BEGIN Recorded information
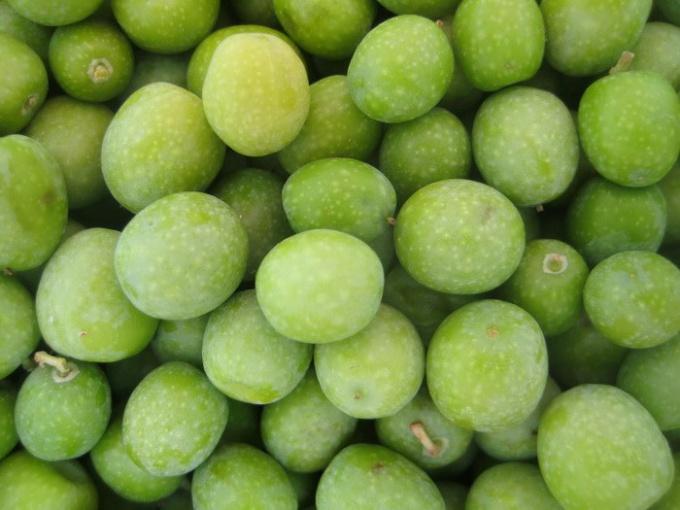 В чем разница между маслинами и оливками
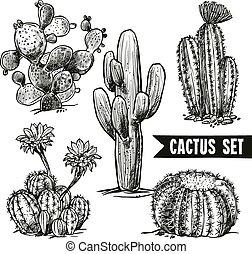 croquis, cactus, ensemble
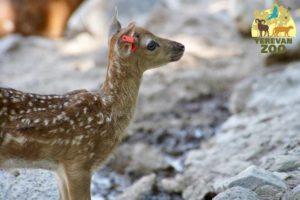 В Ереванском зоопарке родились 4 оленёнка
END Recorded information
Give back all of the data exactly, but not the pictures.

 В чем разница между маслинами и оливками
 croquis, cactus, ensemble
 В Ереванском зоопарке родились 4 оленёнка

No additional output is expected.